== ARTICLE ==

(begin)

There are three reasons for getting unwanted whitespace in the result of an XSLT transformation:
- whitespace that comes from between nodes in the source document
- whitespace that comes from within nodes in the source document
- whitespace that comes from the stylesheet
I'm going to talk about all three because it can be hard to tell where whitespace comes from so you might need to use several strategies.
To address the whitespace that is between nodes in your source document, you should use <xsl:strip-space>
to strip out any whitespace that appears between two nodes, and then use <xsl:preserve-space>
to preserve the significant whitespace that might appear within mixed content. For example, if your source document looks like:
<ul>
<li>This is an <strong>important</strong> <em>point</em></li>
</ul>
then you will want to ignore the whitespace between the <ul>
and the <li>
and between the </li>
and the </ul>
, which is not significant, but preserve the whitespace between the <strong>
and <em>
elements, which is significant (otherwise you'd get "This is an important*point*"). To do this use
<xsl:strip-space elements="*" />
<xsl:preserve-space elements="li" />
The elements
attribute on <xsl:preserve-space>
should basically list all the elements in your document that have mixed content.
Aside: using <xsl:strip-space>
also reduces the size of the source tree in memory, and makes your stylesheet more efficient, so it's worth doing even if you don't have whitespace problems of this sort.
To address the whitespace that appears within nodes in your source document, you should use normalize-space()
. For example, if you have:
<dt>
a definition
</dt>
and you can be sure that the <dt>
element won't hold any elements that you want to do something with, then you can do:
<xsl:template match="dt">
...
<xsl:value-of select="normalize-space(.)" />
...
</xsl:template>
The leading and trailing whitespace will be stripped from the value of the <dt>
element and you will just get the string "a definition"
.
To address whitespace coming from the stylesheet, which is perhaps the one you're experiencing, is when you have text within a template like this:
<xsl:template match="name">
Name:
<xsl:value-of select="." />
</xsl:template>
XSLT stylesheets are parsed in the same way as the source documents that they process, so the above XSLT is interpreted as a tree that holds an <xsl:template>
element with a match
attribute whose first child is a text node and whose second child is a <xsl:value-of>
element with a select
attribute. The text node has leading and trailing whitespace (including line breaks); since it's literal text in the stylesheet, it gets literally copied over into the result, with all the leading and trailing whitespace.
But some whitespace in XSLT stylesheets get stripped automatically, namely those between nodes. You don't get a line break in your result because there's a line break between the <xsl:value-of>
and the close of the <xsl:template>
.
To get only the text you want in the result, use the <xsl:text>
element like this:
<xsl:template match="name">
<xsl:text>Name: </xsl:text>
<xsl:value-of select="." />
</xsl:template>
The XSLT processor will ignore the line breaks and indentation that appear between nodes, and only output the text within the <xsl:text>
element.

(end)

== RECORDED DATA ==
(begin)

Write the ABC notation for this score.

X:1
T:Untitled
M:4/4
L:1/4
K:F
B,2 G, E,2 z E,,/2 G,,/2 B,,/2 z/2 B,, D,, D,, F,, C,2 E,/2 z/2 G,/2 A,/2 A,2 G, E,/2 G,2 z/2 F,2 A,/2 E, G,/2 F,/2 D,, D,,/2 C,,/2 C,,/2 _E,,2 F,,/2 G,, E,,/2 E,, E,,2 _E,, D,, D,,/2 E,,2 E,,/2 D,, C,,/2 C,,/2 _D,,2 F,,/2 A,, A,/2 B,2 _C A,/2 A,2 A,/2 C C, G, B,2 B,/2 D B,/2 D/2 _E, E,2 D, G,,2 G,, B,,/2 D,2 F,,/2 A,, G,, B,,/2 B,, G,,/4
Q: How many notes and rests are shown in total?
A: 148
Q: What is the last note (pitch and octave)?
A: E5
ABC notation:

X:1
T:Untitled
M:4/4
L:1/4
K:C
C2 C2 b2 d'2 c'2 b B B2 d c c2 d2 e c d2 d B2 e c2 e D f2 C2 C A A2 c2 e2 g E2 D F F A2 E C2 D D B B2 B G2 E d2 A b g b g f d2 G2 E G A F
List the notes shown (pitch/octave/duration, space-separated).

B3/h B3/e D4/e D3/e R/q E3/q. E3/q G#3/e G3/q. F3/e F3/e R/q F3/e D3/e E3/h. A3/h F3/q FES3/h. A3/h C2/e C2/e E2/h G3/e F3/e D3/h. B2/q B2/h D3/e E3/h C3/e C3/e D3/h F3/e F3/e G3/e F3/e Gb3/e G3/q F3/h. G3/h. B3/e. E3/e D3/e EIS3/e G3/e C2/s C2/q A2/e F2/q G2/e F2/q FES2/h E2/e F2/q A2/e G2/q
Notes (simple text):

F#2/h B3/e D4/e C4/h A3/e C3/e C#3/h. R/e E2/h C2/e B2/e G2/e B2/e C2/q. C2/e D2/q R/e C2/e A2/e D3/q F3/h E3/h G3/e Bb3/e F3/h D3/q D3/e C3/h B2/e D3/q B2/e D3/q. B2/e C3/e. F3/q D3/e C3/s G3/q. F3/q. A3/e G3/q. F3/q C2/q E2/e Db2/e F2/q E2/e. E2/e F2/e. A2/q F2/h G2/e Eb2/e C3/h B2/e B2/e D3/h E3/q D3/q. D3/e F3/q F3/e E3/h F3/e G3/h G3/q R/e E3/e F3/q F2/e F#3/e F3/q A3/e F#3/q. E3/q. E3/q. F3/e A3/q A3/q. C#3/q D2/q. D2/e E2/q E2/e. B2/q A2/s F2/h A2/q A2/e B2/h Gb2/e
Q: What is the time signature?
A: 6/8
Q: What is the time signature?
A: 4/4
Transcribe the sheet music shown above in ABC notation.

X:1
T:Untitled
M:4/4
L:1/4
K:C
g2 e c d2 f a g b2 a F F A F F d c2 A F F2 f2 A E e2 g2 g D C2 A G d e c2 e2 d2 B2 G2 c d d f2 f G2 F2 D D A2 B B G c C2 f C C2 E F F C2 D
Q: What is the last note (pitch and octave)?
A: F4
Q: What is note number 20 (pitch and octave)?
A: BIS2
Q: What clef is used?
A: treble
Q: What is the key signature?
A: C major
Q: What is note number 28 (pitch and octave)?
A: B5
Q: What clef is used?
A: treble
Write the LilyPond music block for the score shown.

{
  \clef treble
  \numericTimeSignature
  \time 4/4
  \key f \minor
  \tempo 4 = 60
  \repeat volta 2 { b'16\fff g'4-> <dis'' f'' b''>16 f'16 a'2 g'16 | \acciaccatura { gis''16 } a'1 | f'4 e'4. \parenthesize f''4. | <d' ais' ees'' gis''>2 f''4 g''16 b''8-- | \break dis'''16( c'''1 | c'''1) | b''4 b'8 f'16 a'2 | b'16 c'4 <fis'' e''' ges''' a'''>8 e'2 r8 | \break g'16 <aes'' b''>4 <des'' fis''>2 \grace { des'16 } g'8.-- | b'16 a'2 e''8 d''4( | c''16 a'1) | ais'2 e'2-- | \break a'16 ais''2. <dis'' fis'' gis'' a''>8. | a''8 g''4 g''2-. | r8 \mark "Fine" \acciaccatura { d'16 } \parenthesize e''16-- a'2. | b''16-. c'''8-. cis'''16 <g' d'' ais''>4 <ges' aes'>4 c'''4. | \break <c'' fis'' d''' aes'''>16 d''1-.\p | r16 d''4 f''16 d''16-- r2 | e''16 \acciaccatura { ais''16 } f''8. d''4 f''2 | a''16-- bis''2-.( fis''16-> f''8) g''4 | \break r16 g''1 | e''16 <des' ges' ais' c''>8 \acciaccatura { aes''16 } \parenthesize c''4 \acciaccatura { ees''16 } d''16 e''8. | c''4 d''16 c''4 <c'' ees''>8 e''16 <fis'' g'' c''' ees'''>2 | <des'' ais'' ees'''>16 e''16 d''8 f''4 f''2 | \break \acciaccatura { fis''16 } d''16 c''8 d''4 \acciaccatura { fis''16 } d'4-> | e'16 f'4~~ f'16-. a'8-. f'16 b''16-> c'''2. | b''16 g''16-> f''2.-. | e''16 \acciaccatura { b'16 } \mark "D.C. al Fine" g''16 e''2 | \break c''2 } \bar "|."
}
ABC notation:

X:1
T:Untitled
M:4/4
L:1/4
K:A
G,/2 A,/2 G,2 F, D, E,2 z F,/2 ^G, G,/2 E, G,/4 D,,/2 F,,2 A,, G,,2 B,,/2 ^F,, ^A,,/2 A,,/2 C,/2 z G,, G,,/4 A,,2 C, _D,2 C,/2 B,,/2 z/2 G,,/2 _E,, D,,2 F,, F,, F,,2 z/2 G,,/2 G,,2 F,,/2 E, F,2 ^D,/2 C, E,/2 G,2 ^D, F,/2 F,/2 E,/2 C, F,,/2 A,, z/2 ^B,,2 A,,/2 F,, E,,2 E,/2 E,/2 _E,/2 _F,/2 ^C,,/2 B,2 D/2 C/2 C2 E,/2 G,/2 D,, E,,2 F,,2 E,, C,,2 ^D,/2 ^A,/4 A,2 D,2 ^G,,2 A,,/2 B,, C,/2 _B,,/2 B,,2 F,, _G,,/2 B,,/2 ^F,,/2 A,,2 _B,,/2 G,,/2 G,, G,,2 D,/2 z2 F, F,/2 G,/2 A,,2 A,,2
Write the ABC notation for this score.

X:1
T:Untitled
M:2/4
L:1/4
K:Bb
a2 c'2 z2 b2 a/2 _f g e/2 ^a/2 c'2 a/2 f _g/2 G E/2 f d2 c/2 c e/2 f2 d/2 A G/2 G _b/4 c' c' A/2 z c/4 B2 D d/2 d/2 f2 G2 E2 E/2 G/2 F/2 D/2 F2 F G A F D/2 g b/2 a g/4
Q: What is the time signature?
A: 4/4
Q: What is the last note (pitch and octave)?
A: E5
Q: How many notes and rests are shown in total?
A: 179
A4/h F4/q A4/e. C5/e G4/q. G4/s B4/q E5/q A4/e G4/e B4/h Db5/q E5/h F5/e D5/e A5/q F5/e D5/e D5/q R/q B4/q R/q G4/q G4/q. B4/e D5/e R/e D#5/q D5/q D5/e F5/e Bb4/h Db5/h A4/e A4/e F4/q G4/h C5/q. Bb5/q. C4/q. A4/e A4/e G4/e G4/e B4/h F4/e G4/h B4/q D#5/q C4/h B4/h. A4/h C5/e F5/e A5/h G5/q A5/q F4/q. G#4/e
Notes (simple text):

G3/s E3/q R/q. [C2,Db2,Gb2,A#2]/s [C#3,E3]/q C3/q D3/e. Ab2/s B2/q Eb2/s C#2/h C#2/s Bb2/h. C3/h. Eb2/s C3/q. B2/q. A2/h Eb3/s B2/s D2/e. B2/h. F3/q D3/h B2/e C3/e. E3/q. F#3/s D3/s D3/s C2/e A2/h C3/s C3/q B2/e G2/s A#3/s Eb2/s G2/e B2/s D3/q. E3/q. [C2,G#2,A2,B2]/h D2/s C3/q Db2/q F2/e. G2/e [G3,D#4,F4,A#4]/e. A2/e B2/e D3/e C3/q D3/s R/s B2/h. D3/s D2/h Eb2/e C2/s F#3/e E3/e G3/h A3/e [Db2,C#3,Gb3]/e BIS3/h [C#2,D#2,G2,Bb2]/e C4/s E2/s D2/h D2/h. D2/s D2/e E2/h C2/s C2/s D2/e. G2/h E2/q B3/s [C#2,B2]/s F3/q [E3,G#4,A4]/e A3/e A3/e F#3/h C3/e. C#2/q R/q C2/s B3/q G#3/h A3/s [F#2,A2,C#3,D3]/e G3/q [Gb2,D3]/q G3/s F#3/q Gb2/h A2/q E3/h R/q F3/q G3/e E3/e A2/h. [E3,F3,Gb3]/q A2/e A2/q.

(end)

== WRITTEN PROBLEM 1 ==
Answer these questions from the text on XSLT whitespace:
(a) Which element strips out whitespace that appears between two nodes?
(b) Which function handles whitespace within nodes in the source document?
(c) Which element makes the result hold only the text within it when the whitespace comes from the stylesheet?
== WRITTEN PROBLEM 2 ==
How would you say this sentence from the text on XSLT whitespace in Spanish: "I'm going to talk about all three because it can be hard to tell where whitespace comes from so you might need to use several strategies."
== WRITTEN PROBLEM 3 ==
Reproduce the part of the text on XSLT whitespace starting with "Aside: using <xsl:strip-space>" and going on through "should use normalize-space()".
The records have no connection to the text on XSLT whitespace.

== FINAL RESULT 1 ==
(a) <xsl:strip-space>
(b) normalize-space()
(c) <xsl:text>

== FINAL RESULT 2 ==
Voy a hablar de las tres porque puede ser difícil saber de dónde viene el espacio en blanco, así que quizá necesites usar varias estrategias.

== FINAL RESULT 3 ==
Aside: using <xsl:strip-space>
also reduces the size of the source tree in memory, and makes your stylesheet more efficient, so it's worth doing even if you don't have whitespace problems of this sort.
To address the whitespace that appears within nodes in your source document, you should use normalize-space()